After consecutive 4-12 seasons, and more than a decade of futility overall, the Oakland Raiders and their long suffering fanbase finally had a sense of hope and optimism following one of the better offseasons the franchise has seen in quite a while. The infusion of veteran talent with championship pedigrees via players like Justin Tuck, James Jones and LaMarr Woodley, as well as the addition of young, explosive playmakers like Khalil Mack was going to bring the Raiders back to respectability, if not prominence. Yet for many, it seems that in the wake of one meaningless exhibition game, that sense of hope and optimism has evaporated and some are climbing over one another to jump off the Oakland bandwagon.
And perhaps unsurprisingly, many of those disgruntled fans are venting their rage upon the most convenient target available – QB Matt Schaub. In the wake of the 10-6 setback to the Minnesota Vikings, fans across the Raider Nation took to social media, as well as the comment sections of various articles to give voice to their extreme displeasure, calling Schaub anything from a “bum” to a “loser” – and those were the nicer ways he was described.
While it’s true that Schaub’s debut performance for the Raiders (3-for-7, 21 yards) was less than awe inspiring, it wasn’t nearly as bad as the overreaction of some fans would seem to indicate. There is much more behind those numbers than these frustrated fans are seeing.
Schaub had just three series of work in the opener against Minnesota. For a rhythm quarterback like Schaub – or most NFL QBs – it’s hard to find a real groove with just three series of play. That’s especially true when the team you take the field with has as many new faces as the Raiders do, and they’re seeing their first live game action as a unit.
Schaub has been lambasted for going not leading the Raiders into Vikings territory, let alone lead them to a score. He went three and out in his three series worth of action and gained only one first down. While those stats sound terrible, they don’t tell the complete story. Of Schaub’s four incomplete passes, three were dropped by his receivers – two that were drive killers. TE Mychal Rivera accounted for two of those drops on his own. In his limited action, Schaub only threw one pass that was actually uncatchable.

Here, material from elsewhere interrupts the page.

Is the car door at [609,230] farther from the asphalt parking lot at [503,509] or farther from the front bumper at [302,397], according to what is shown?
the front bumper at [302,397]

Schaub’s stats are underwhelming, to be sure, but he sure didn’t get any help from his offensive weapons either. If you actually give a critical and logical look at how each of Schaub’s three drives ended, it looks very different than looking at it purely through an emotional prism.
Raiders fans are understandably frustrated. Losing for so many years tends to do that to a fanbase. And with the hope and optimism inspired by such a strong offseason, watching the team fall flat in the first game was even more frustrating and perhaps even a bit disheartening. But it is vital for Raiders fans to remember that despite a number of very key pieces and vast upgrades throughout the roster, the team is still very much a work in progress. It will take a little bit of time for these disparate parts to jell together into one cohesive unit.
Schaub is a good quarterback who didn’t have the strongest debut. But place the blame where it belongs — on the team as a whole — and have a little patience. It’s far too early to give up on Schaub and on the Raiders yet. Give them a little bit of time and have a little bit of patience as they figure it all out. Because when they do, this team has the potential to be far better than anybody could have imagined.